Suudi Arabistan Irak’la siyasi, ekonomik ve kültürel seviyelerde yakınlaşmak hususunda ısrarcı olmasına rağmen siyasi veya ideolojik müdahalede bulunma konusunda son derece mesafeli durmaktadır. Ona göre, Iraklılar, mensubiyetlerine bakılmaksızın eşittir. Bu nedenle, en belirgin ve en güçlü Şii sembollerden olan Mukteda es-Sadr davet edildi ve geçen yaz Veliaht Prens Muhammed bin Selman tarafından kabul edildi. İki ay sonra Suudi Arabistan Kralı Selman bin Abdülaziz, Haydar İbadi ve üst düzey bir heyeti Riyad’da kabul etti.

İki ülke arasındaki ilişkilerdeki yeni gelişmeleri takip etmek için bir Suudi-Irak Koordinasyon Konseyi kurulması kararlaştırıldı ve buna dair imzalar atıldı. Bugün Irak Gazeteciler Sendikasının daveti üzerine Suudi medyası editörlerden bir heyet Bağdat’ı ziyaret ediyor. İbadi ile güvenlik ve barış için birçok alanda işbirliği yapmanın ve birlikte yaşamanın önemini vurgulayan bir toplantı düzenlendi.

Bu yakınlaşma, 2003 yılından beri Irak arenasında tek başına hareket eden ve her seviyede görünür bir düşüş yaşayan İranlıları rahatsız ediyor. Suudi Arabistan, Irak konusunda İran’la rekabet etmiyor; ancak güvenlik ve servetinin yağmalanması konusunda ciddi imtihanlardan geçen komşu ve kardeş bir Arap ülkesiyle ilişkileri eski haline getirmeye çabalıyor. Riyad, mezhep çatışmalarının yüksek olduğu ve Sünni kesimin vatandaş olarak haklarının çiğnendiği zamanda bile, Sünnileri silahlandırmak için müdahalede bulunmadı. Zira bu şekildeki bir müdahalenin ateşin alevini söndürmediği gibi artıracağına inanmıştır.
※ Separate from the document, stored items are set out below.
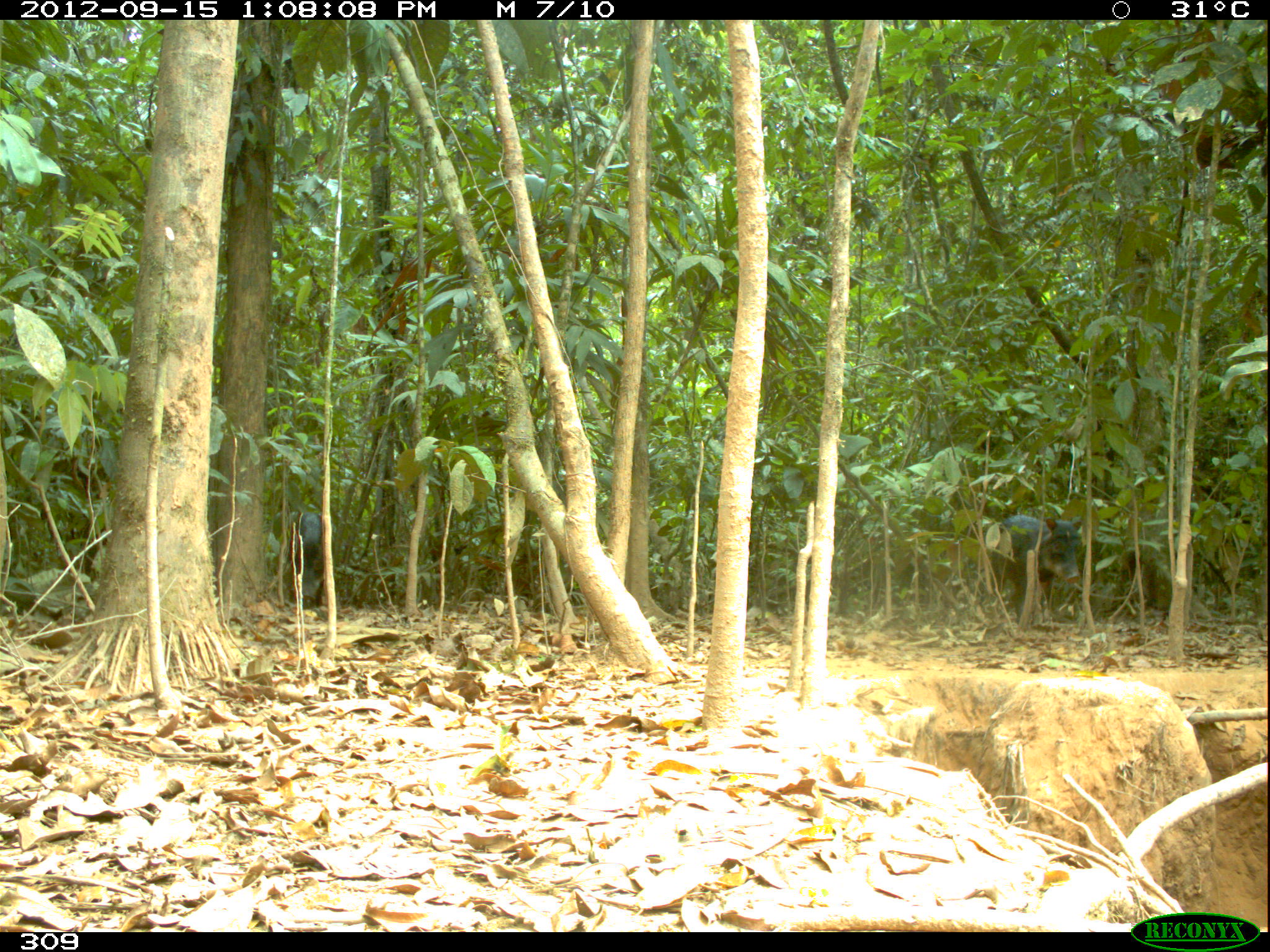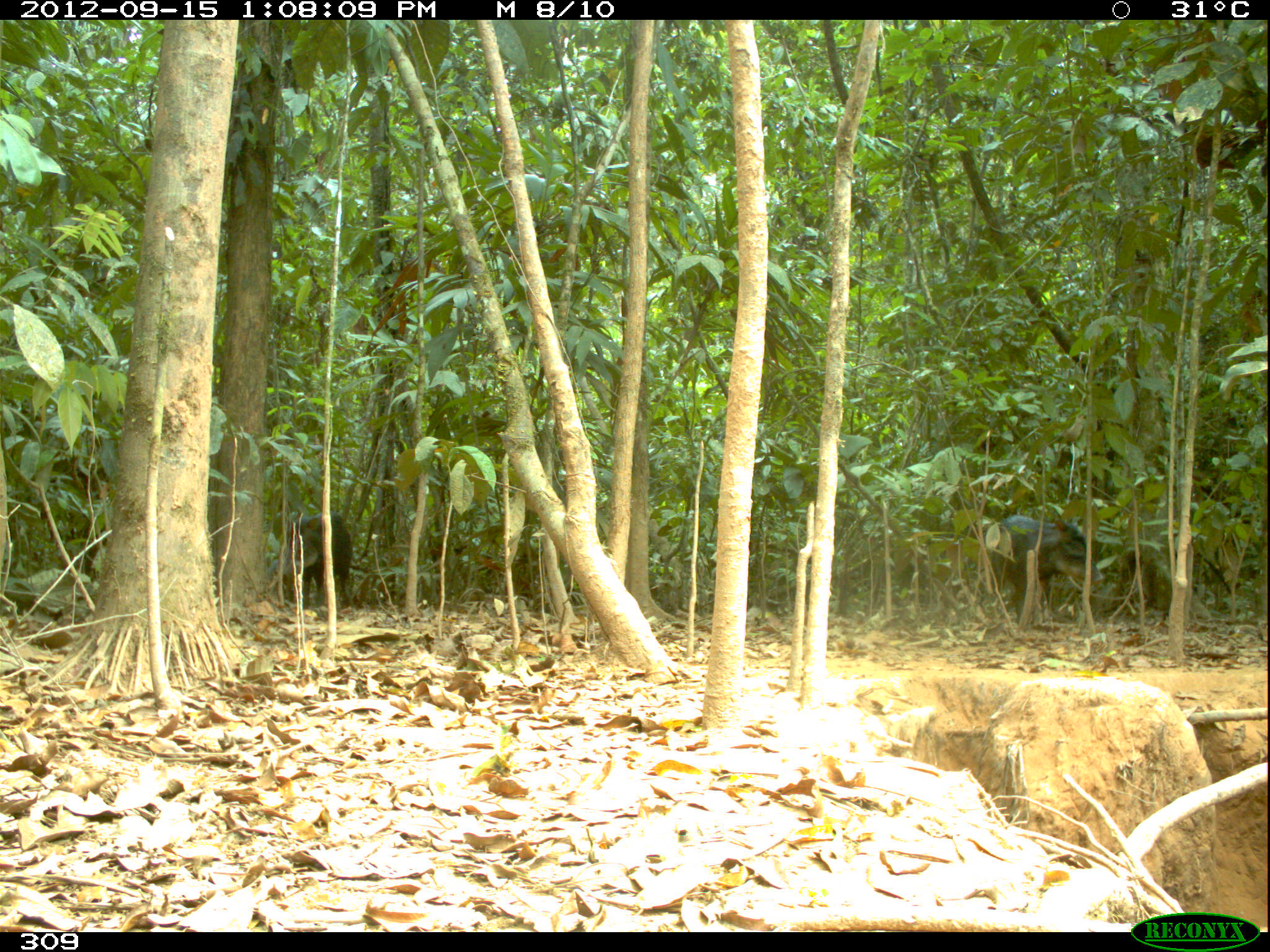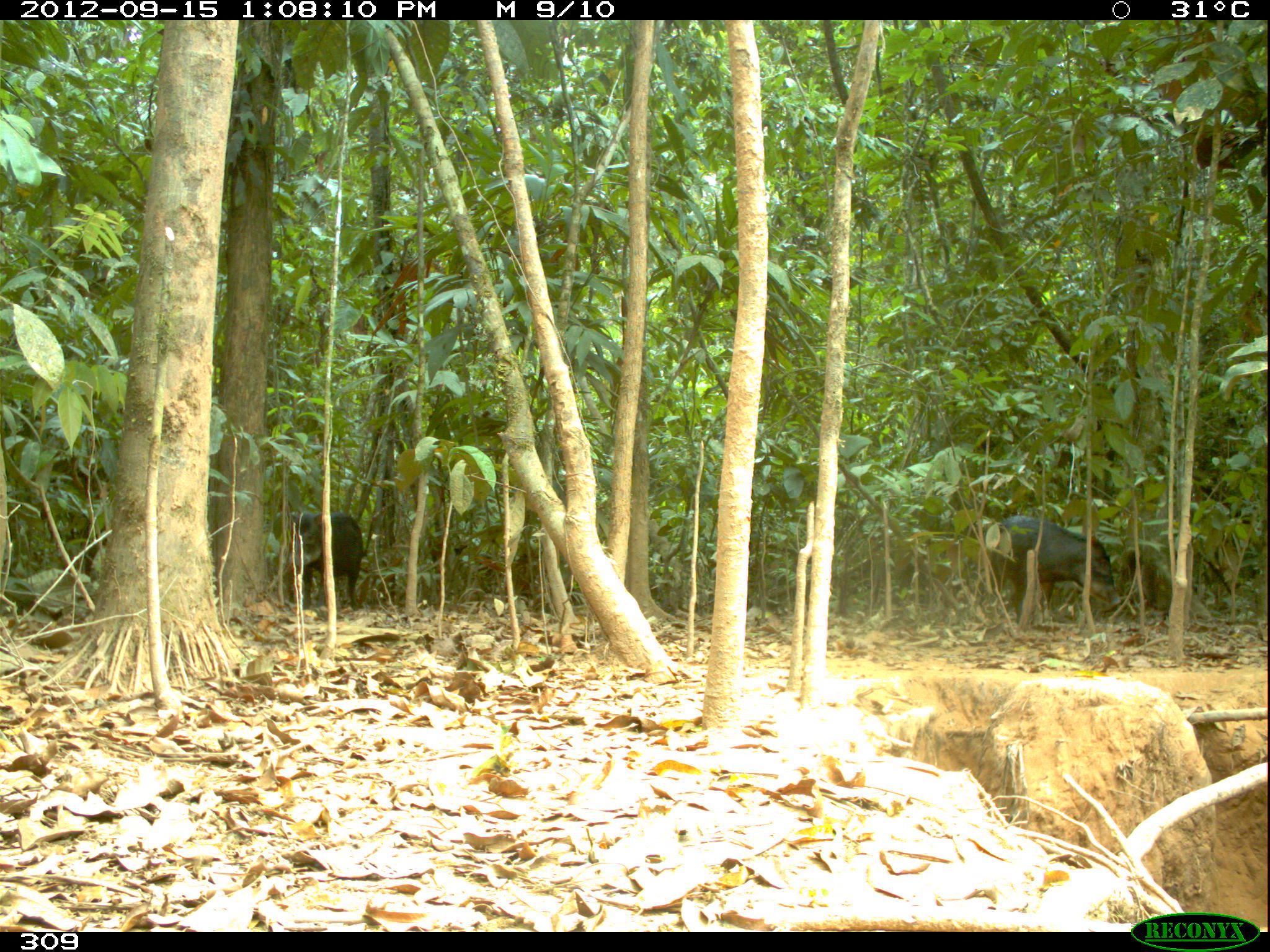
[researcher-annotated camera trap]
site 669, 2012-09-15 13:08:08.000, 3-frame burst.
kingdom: Animalia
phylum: Chordata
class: Mammalia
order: Artiodactyla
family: Tayassuidae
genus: Tayassu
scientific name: Tayassu pecari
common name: white-lipped peccary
Tayassu pecari (white-lipped peccary).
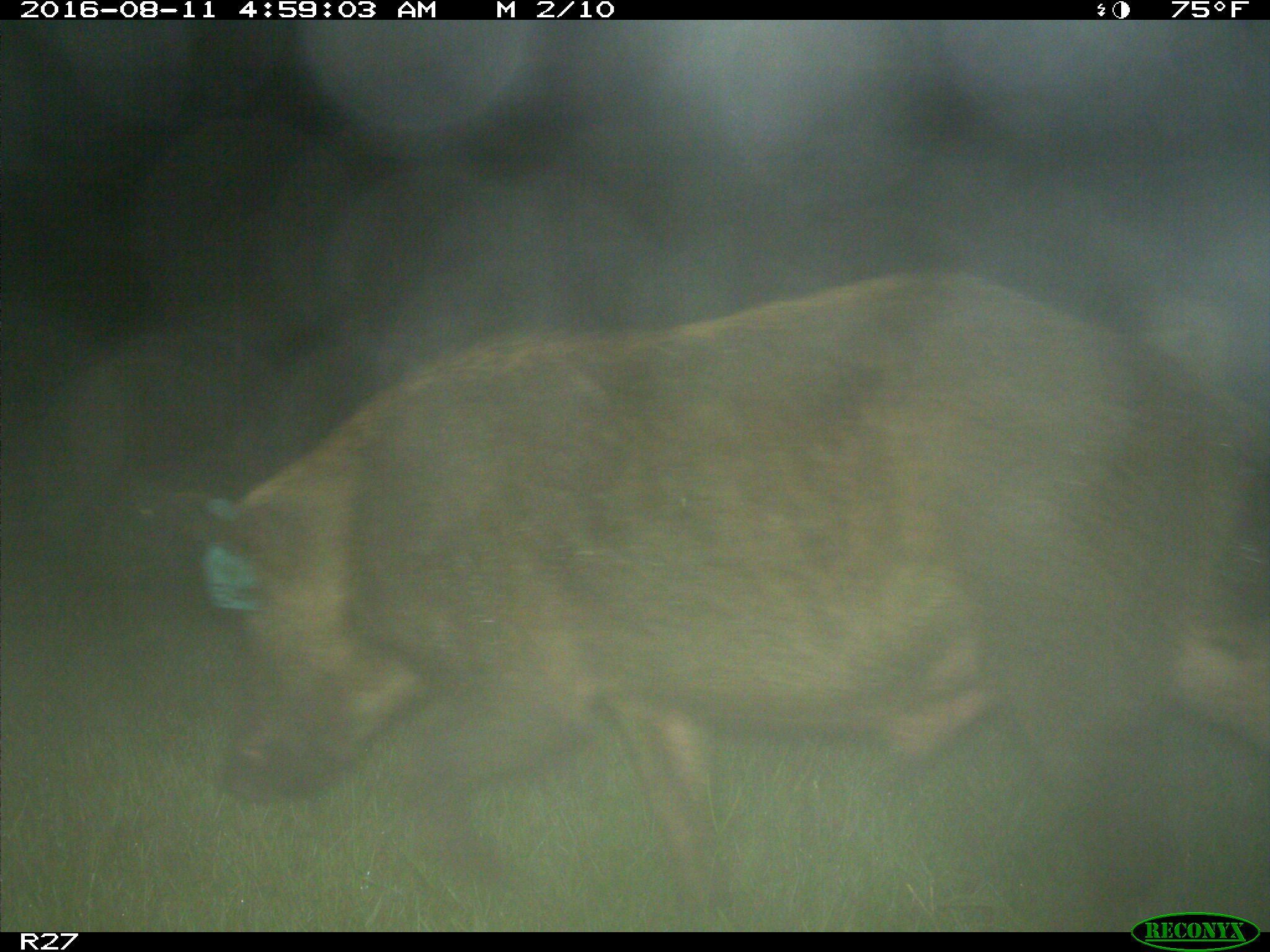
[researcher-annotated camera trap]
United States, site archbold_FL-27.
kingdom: Animalia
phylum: Chordata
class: Mammalia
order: Artiodactyla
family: Suidae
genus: Sus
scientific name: Sus scrofa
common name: wild boar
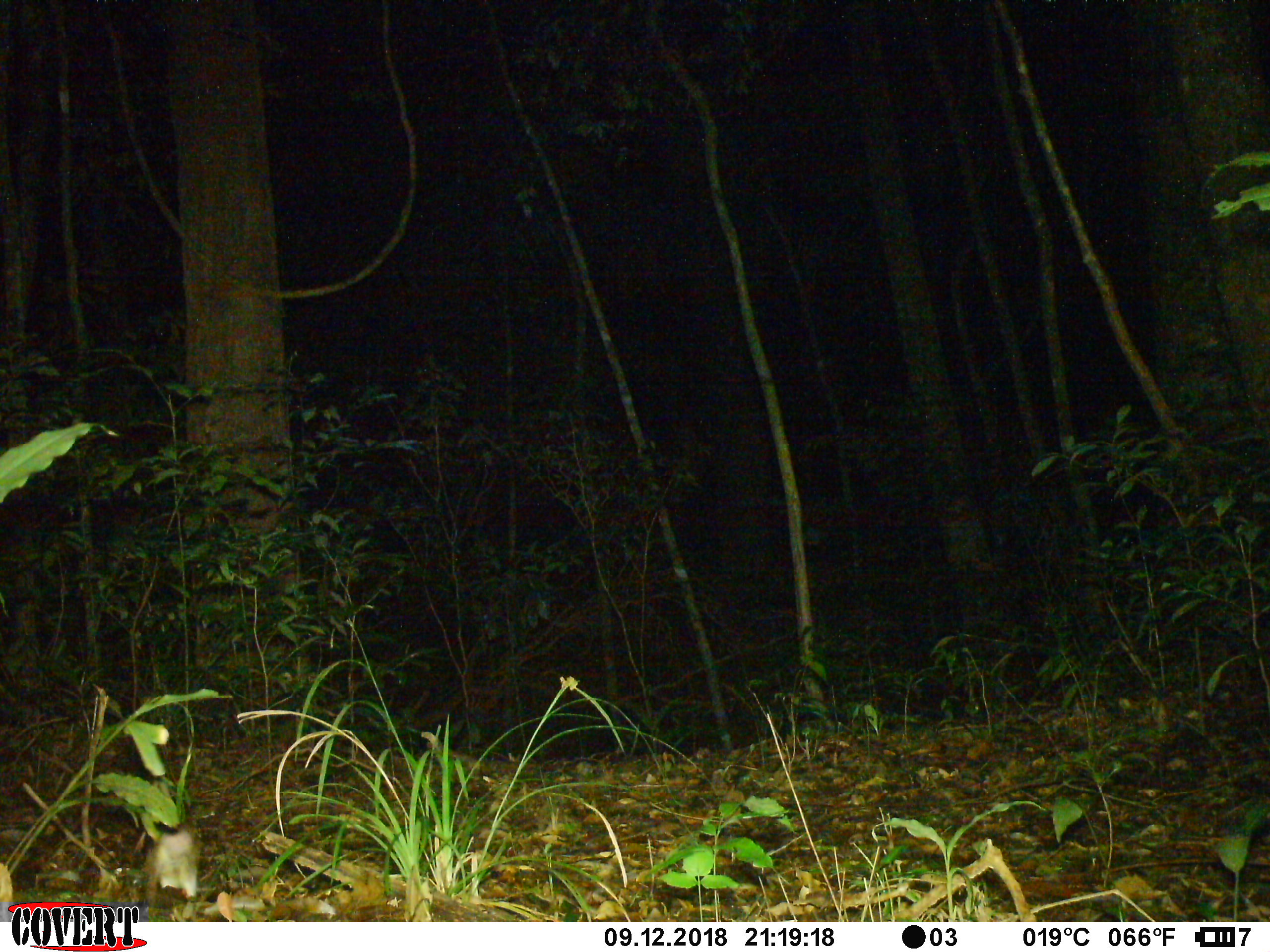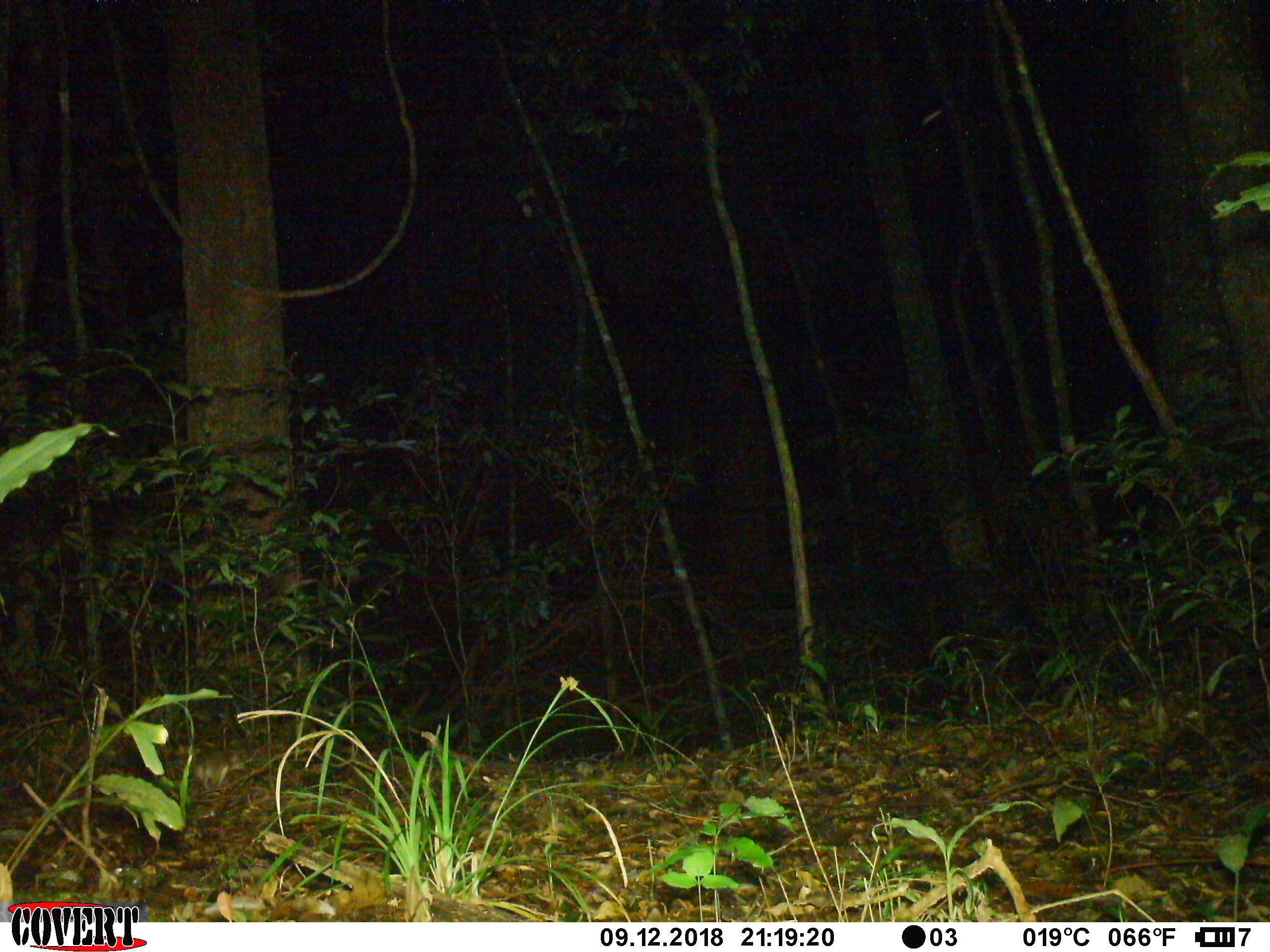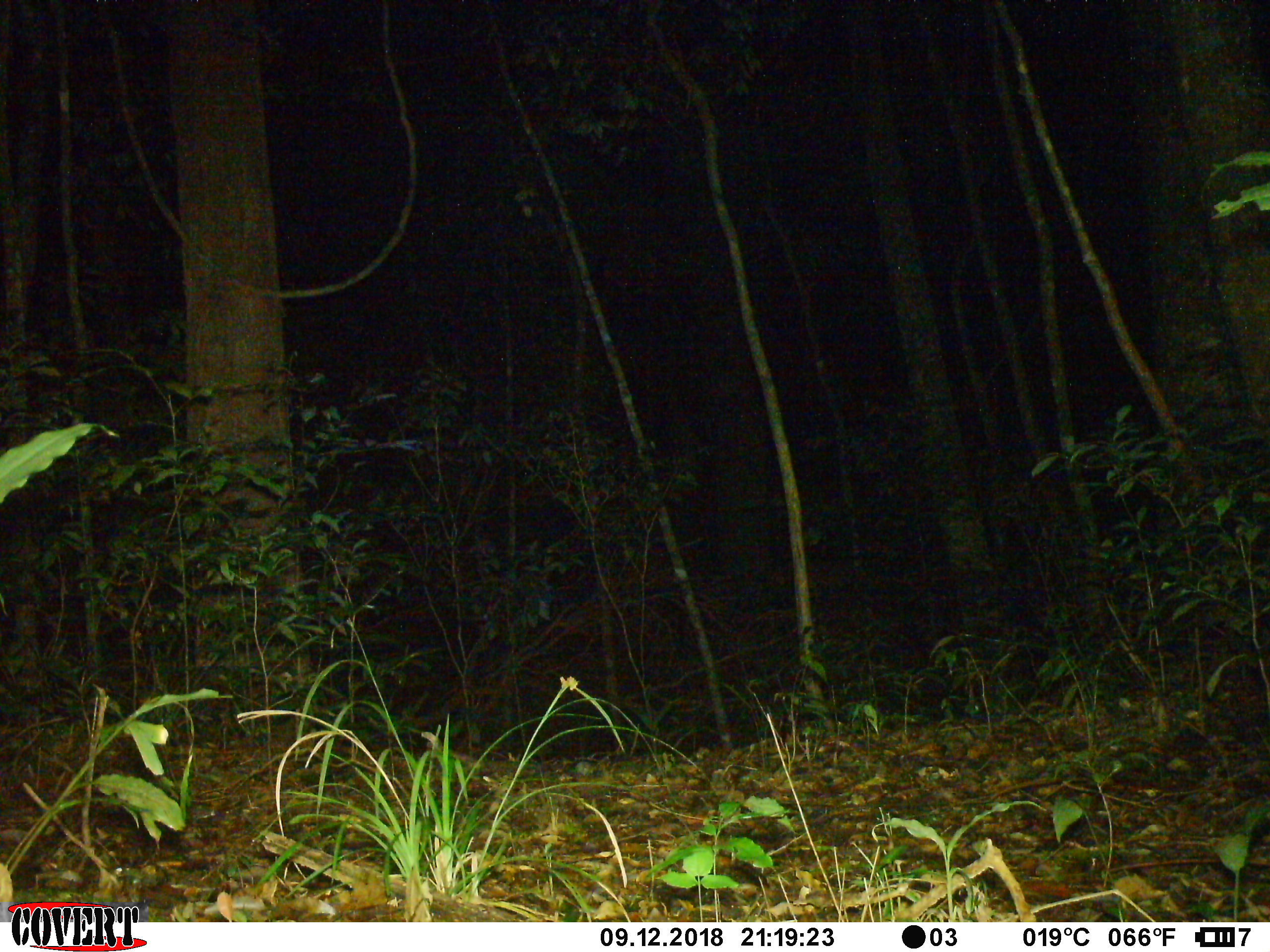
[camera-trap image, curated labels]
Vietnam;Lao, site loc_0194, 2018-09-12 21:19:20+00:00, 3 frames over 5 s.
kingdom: Animalia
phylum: Chordata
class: Mammalia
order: Rodentia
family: Muridae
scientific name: Muridae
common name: old-world mice and rats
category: unidentified murid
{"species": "unidentified murid (old-world mice and rats) (Muridae)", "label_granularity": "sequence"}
Irak bugün tarihin derslerinden bir dersle karşı karşıyadır. Yaşadıklarından ders çıkarmalıdır. Irak’ın, İran’ın varlığından arındırılması ve egemenliğinin herhangi bir müdahaleye karşı korunması gerekiyor. Bu bilinç düzeyi birçok Iraklı da, özellikle de siyasi arenada kendilerini en güçlü oyuncu gören Şiiler arasında köklü bir ilke haline gelmemiş olabilir. Fakat üst düzey Iraklı Şii şahsiyetlerin ve figürlerin, kimliklerine ve yaşamlarına Farisi müdahale tehlikesinin farkında oldukları kesindir. Çünkü onlar biliyorlar ki bu kötü komşu kendilerini Suriye’ye transit geçiş haritasının bir parçası olarak kullanarak tehlikeli bir sürecin içerisine attı. Şunu da bilmek gerekir ki Bu Arap başkentini, Pers imparatorluğunun başkenti için hayal ederler.